Guided Tour of the Pathway Logic SmallKB

In Pathway Logic (PL) steps of a signal transduction pathway/process are represented as transition rules that change the state and or location of signaling proteins. A protein (or other biomolecule) together with its state and location is called an occurrence (also called a species in some modeling systems). Rather than model predefined pathways, transition rules, representing biochemical reactions/transformations, are curated from the literature and collected into a knowledge base (KB). In the context of such a KB, a model is specified by specifying the set of occurrences initially present (called an initial state or dish, as in petri dish). See PL basics for more details about the PL representation system.
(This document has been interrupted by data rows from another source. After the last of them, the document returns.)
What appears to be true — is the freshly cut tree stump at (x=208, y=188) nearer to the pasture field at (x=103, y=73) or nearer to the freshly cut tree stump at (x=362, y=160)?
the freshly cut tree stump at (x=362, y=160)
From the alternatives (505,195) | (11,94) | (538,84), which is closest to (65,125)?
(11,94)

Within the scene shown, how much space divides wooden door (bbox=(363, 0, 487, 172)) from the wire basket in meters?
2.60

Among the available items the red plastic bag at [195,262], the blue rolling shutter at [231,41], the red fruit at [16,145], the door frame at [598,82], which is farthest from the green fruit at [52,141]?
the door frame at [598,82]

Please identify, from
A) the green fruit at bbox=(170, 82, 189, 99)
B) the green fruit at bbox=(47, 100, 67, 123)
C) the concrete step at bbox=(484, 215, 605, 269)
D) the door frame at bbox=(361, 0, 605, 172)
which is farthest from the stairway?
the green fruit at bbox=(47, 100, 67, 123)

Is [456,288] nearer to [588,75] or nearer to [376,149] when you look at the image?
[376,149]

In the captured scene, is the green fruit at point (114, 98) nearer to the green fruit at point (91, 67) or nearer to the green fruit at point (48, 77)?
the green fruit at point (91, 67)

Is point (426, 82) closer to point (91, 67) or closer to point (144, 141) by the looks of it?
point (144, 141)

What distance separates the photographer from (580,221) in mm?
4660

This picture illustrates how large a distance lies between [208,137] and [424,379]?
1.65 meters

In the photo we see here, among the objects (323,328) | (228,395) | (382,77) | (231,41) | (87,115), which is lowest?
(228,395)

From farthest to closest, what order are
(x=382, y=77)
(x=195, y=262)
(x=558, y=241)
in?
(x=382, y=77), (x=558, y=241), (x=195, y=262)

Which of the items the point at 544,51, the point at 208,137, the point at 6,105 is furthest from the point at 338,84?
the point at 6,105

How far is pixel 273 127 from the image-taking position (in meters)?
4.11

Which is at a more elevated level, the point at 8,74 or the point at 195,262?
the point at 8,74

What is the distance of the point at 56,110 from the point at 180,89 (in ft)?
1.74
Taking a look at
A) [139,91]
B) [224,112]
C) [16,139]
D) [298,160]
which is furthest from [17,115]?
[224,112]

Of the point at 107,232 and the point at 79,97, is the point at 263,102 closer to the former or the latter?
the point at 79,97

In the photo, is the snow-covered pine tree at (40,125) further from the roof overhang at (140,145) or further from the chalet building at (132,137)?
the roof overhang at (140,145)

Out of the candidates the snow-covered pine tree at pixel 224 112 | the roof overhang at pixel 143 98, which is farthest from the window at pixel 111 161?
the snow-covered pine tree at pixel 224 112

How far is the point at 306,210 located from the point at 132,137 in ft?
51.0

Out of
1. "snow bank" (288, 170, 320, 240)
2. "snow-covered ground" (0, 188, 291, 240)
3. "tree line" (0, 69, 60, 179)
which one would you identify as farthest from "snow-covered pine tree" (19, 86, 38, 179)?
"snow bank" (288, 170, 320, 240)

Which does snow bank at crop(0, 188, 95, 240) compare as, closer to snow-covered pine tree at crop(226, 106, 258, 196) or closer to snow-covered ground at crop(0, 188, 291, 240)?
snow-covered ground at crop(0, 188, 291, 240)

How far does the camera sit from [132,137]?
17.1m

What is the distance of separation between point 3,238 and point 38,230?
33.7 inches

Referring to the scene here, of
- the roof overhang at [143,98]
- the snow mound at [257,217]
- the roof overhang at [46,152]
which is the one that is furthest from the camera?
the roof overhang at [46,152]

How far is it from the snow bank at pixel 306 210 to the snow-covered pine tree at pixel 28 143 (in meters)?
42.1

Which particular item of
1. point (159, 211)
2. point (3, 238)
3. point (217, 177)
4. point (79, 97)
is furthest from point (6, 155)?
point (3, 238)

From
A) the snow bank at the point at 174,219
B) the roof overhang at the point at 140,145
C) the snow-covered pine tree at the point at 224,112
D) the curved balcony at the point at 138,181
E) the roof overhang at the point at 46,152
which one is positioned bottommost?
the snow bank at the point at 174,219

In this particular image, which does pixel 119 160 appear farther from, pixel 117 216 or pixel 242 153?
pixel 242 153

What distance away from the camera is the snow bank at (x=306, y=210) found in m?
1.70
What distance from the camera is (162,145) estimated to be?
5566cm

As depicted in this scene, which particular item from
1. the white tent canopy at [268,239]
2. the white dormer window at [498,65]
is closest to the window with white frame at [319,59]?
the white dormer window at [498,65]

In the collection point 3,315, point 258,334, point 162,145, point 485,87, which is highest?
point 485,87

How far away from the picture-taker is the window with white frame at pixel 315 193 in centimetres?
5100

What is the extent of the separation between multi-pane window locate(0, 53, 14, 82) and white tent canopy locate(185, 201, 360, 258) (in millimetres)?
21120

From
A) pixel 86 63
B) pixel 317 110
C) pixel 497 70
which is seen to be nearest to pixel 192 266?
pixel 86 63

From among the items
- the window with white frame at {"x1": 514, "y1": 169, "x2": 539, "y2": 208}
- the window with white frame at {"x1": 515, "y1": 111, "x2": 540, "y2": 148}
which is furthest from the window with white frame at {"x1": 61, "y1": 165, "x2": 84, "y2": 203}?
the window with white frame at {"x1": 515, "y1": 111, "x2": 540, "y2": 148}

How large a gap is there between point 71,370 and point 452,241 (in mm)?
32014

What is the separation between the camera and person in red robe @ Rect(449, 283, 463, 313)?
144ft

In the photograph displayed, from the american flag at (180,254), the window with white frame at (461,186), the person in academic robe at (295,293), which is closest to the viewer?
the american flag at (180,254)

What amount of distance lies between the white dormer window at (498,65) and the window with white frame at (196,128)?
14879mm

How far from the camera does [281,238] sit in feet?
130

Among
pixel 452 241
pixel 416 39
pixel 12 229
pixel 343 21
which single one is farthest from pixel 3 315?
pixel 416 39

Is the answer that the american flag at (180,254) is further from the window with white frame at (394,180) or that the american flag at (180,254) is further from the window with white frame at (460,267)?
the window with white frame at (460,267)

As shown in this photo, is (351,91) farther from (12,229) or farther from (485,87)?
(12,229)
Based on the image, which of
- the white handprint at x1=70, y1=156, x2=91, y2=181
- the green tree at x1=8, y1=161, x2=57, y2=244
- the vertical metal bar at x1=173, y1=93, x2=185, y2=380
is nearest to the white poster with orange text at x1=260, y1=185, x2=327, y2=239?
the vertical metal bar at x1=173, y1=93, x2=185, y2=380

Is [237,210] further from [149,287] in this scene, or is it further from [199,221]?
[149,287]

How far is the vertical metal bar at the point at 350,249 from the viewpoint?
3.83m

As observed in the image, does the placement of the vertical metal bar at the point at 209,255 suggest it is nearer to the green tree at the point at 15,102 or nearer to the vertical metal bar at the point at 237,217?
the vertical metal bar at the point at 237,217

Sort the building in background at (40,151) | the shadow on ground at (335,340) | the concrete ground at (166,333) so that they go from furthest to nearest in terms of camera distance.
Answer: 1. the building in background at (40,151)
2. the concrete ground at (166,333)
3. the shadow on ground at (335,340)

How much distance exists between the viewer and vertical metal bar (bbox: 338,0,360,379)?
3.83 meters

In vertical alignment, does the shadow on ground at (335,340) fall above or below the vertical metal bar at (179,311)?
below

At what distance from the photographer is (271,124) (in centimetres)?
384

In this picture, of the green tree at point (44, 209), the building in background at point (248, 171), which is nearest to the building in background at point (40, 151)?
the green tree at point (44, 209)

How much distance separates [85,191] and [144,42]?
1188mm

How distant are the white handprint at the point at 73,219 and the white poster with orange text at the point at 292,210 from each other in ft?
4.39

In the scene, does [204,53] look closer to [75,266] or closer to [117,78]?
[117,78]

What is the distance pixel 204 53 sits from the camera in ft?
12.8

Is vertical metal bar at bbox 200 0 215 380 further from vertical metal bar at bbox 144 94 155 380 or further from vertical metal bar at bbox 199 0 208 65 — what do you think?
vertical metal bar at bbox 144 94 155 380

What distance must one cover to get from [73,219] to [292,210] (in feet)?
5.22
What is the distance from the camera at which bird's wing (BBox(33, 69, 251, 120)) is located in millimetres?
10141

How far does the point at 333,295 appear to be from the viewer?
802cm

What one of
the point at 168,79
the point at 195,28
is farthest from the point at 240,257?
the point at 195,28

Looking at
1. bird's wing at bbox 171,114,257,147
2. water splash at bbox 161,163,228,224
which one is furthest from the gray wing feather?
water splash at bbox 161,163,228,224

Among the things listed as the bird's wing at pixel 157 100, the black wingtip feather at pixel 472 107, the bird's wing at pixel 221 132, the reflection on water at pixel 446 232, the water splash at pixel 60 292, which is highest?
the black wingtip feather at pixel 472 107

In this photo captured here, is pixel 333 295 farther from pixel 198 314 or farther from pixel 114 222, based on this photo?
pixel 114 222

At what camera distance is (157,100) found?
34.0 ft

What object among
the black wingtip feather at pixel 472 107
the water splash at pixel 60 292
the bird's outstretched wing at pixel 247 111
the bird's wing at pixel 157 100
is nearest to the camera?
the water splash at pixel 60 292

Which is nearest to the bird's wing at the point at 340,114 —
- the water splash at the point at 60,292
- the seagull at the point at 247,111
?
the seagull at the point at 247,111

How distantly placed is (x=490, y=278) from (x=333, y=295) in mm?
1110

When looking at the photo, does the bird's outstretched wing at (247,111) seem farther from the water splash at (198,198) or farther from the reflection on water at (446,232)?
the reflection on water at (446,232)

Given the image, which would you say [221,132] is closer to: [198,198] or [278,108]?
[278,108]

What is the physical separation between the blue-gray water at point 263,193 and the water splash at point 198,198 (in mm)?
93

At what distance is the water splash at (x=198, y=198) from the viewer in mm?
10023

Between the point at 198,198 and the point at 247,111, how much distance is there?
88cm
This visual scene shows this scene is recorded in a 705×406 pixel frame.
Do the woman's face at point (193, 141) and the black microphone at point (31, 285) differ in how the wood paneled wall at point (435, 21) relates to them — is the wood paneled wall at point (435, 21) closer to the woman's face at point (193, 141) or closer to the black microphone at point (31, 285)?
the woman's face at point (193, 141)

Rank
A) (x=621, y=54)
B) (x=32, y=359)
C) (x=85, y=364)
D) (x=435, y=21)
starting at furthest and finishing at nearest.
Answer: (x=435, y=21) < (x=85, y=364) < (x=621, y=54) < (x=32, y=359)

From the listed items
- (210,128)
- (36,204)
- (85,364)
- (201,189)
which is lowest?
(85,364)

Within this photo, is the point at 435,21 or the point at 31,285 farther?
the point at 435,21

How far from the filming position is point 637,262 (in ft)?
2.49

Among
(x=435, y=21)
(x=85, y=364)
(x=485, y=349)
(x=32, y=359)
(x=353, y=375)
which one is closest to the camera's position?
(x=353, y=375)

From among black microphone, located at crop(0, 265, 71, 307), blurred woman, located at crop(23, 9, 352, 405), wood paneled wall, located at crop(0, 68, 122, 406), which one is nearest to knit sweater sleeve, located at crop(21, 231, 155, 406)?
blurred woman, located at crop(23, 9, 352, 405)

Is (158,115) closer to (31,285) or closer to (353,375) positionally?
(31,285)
The PLA viewer allows you to browse and query networks derived from an initial knowledge base. SmallKB is a small part of a model of the response to Egf stimulation in epithelial-like cells. It includes sufficiently many reactions to illustrate many features of signaling networks while being small enough to allow the user to quickly try the different features of PLA. See the PLA reference guide for a more complete description of PLA features.

In this guided tour, double click on a figure to see an enlarged version. Single click to restore the figure to its original size.

CONTENTS  
Startup
  Navigating a Network Graph.
  Getting information graph nodes
Finding pathways
  Activating Hras
  Activating Plcg
  Comparing Pathways
Making your own model
Exploring a network

Startup

When PLA starts up, a knowledge base manager window (title: PLA KBManager) appears in the upper left corner of your screen. The KBManager displays a list of available knowledge bases (rule sets). Initially, in this demo, there is just one KB, SmallKB. The currently selected KB highlighted in blue.

kbwdo

Screen shot of the PLA KBManager

Start by selecting a predefined dish: press the "Select Dish" button on the right side of the KBManager window. This produces a menu with two options: "Edit" and "PreDefined". Select (click on) "PreDefined". This produces a (sub)menu with a list of pre-defined dishes (in this case "rafUbe213Dish" and "rasDish"). Select "rasDish" (by clicking on the corresponding menu item). Shortly a PLA viewer window (titled InitialNet for rasDish (graph2)) will appear on your screen displaying the rasDish model (the network of reactions reachable starting from the occurrences in rasDish).

ras

Screen shot of the Hras dish graph

A network of reactions is displayed as a graph with two kinds of node. Ovals represent occurrences---proteins or chemicals in a specific state and location. For example the oval labelled Egf:EgfR-act-CLm represents an Efg receptor (also known as ErBb1) that is bound to its ligand, Egf (Egf:), activated (-act) and located in the cell membrane (-CLm).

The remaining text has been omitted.